* [CONSIGNE A]
Réécrivez en tableau Markdown les lignes des enregistrements, en commençant par celle qui contient « Q: What is the time signature? » et en terminant à la fin des enregistrements, avec deux colonnes intitulées « N° » et « Ligne ». Omettez les lignes vides et les images.

* [TEXTE CITÉ]
------------------------------------------------------------
Ceux qui possèdent « la nature du sage » connaissent « la loyauté, la sincérité et l’amour universel, l’honnêteté et les convenances » (Rosée luxuriante des « Annales de Tchouentsieou ») ; ils sont nés bons. Quant à « la nature des petites gens », elle désigne la nature des gens du peuple travailleur qui sont asservis. Ceux-ci sont nés stupides et doivent se laisser gouverner par les « sages ».

Confucius lui-même les considère comme des « gens de basse condition », des gens sans importance, insignifiants et négligeables (Louen Yu). La théorie des « trois sortes de nature humaine » de Tong Tchong­-chou est en fait une réplique des formules de Confucius telles : « En haut l’intelligence, en bas la bêtise », « Les hommes qui sont au-dessus de l’intelligence moyenne peuvent être instruits dans les plus hautes connaissances du savoir humain ; ceux qui sont au-dessous de l’intelligence moyenne ne peuvent pas être instruits des hautes connaissances du savoir humain. » (Louen Yu)

Aux yeux de Tong Tchong­-chou et de ses semblables, les « sages » sont nés bons, alors que les « petites gens » sont nés vils ; les premiers ont une intelligence absolue, alors que les seconds une stupidité absolue.
------------------------------------------------------------
* [DONNÉES DE L'EXERCICE]
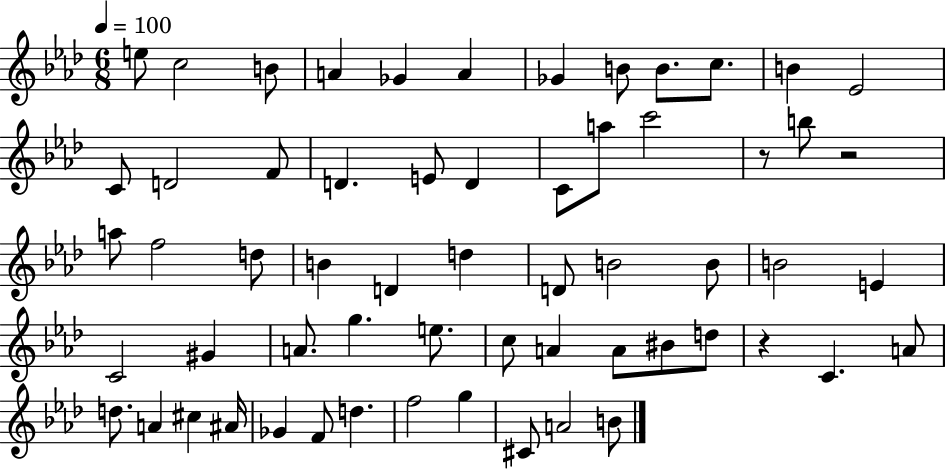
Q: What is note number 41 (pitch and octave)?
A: A4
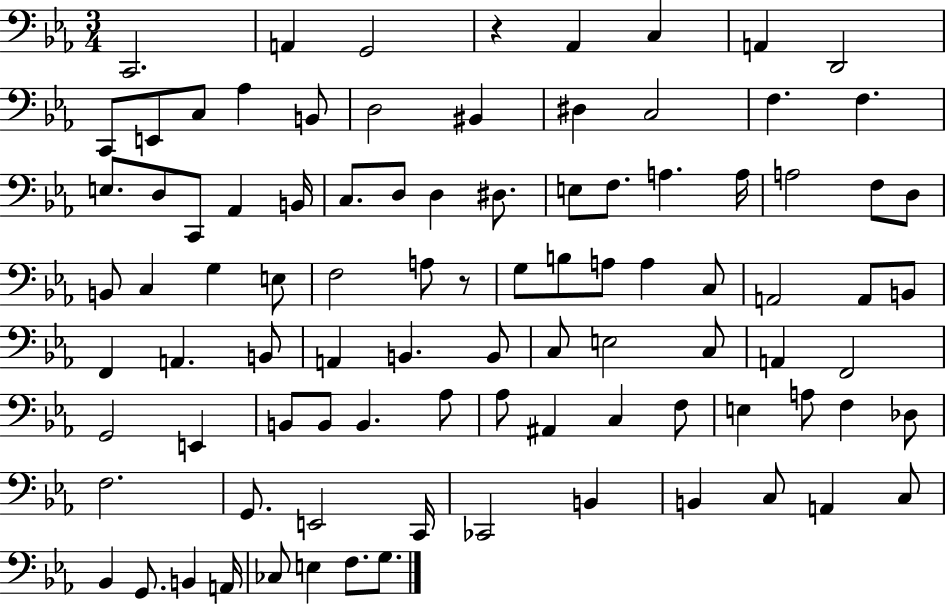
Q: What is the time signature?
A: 3/4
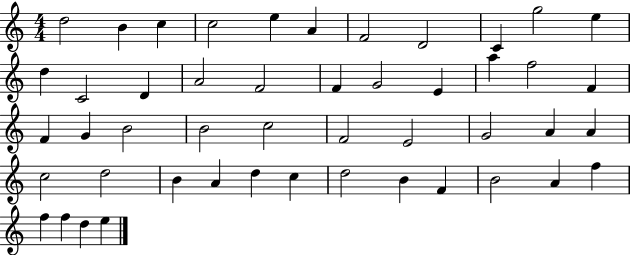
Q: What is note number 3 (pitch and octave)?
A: C5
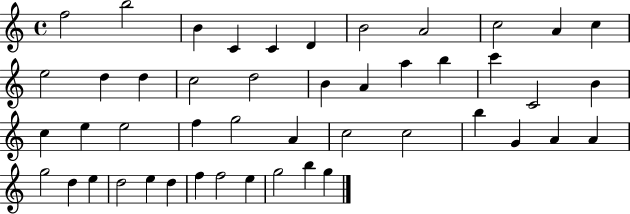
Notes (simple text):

F5/h B5/h B4/q C4/q C4/q D4/q B4/h A4/h C5/h A4/q C5/q E5/h D5/q D5/q C5/h D5/h B4/q A4/q A5/q B5/q C6/q C4/h B4/q C5/q E5/q E5/h F5/q G5/h A4/q C5/h C5/h B5/q G4/q A4/q A4/q G5/h D5/q E5/q D5/h E5/q D5/q F5/q F5/h E5/q G5/h B5/q G5/q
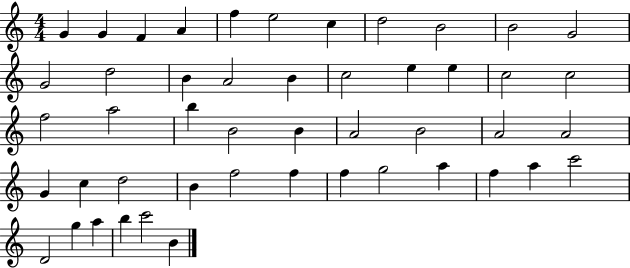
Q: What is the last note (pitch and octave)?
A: B4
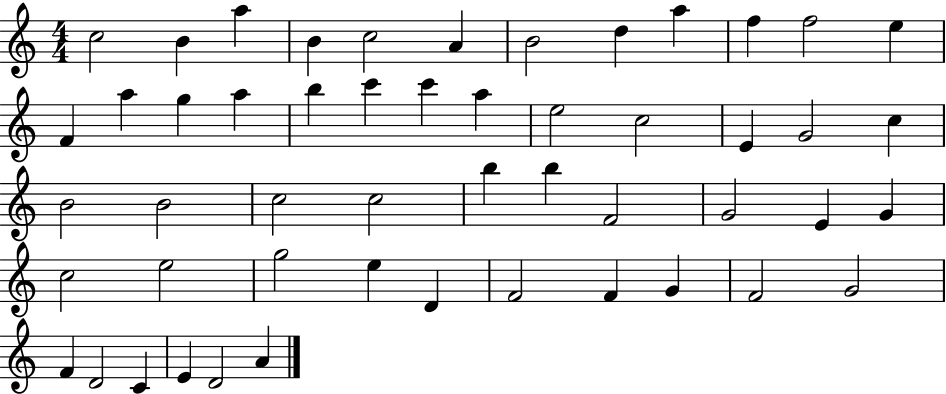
------------------------------------------------------------
* [CONSIGNE B]
Prolongez le texte sur la théorie des trois sortes de nature humaine à partir de sa dernière phrase.

* [RÉSULTAT A]
| N° | Ligne |
|---|---|
| 1 | Q: What is the time signature? |
| 2 | A: 3/4 |
| 3 | Q: What is note number 3 (pitch and octave)? |
| 4 | A: C5 |
| 5 | Notes (simple text): |
| 6 | F5/h B5/h B4/q C4/q C4/q D4/q B4/h A4/h C5/h A4/q C5/q E5/h D5/q D5/q C5/h D5/h B4/q A4/q A5/q B5/q C6/q C4/h B4/q C5/q E5/q E5/h F5/q G5/h A4/q C5/h C5/h B5/q G4/q A4/q A4/q G5/h D5/q E5/q D5/h E5/q D5/q F5/q F5/h E5/q G5/h B5/q G5/q |
| 7 | Q: What is the last note (pitch and octave)? |
| 8 | A: B4 |

* [RÉSULTAT B]
Par conséquent, les premiers doivent être haut placés pour gouverner, et les seconds, se résigner à être opprimés et asservis. Tout cela est prédestiné et a été décidé par le Ciel ; on ne peut absolument rien y changer. Tels étaient les arguments employés pour prouver au moyen de l’aprio­risme que l’ordre établi par la domination féodale était absolument « justifié ».

L’insurrection paysanne qui éclata dans les dernières années de la dynastie des Han de l’Ouest ébranla sérieusement la domination féodale et porta un coup rude à la puissance des grandes familles héréditaires. Mais le représentant des propriétaires fonciers, Lieou Sieou (devenu plus tard l’empereur Kouangwou), s’empara des fruits de cette victoire et fonda la dynastie des Han de l’Est.

En l’an 79, sous le règne de l’empereur Tchangti, une conférence ayant pour but de renforcer sur le plan idéologique le pouvoir féodal centralisé fut tenue dans la Salle du Tigre blanc. Les lettrés confucéens y furent conviés pour discuter des problèmes d’interprétation des canons classiques.

Au cours de cette conférence, ils s’employèrent à propager la théorie mystique de « la fusion du Ciel et de l’homme en un tout » de Tong Tchong­-chou et la doctrine superstitieuse du yin-­yang et des cinq éléments, toutes des formes de l’apriorisme idéaliste.

Les résultats de ces discussions furent rapportés par Pan Kou (32­-92) dans le livre qui a pour titre : « Vaste Débat dans la Salle du Tigre blanc. »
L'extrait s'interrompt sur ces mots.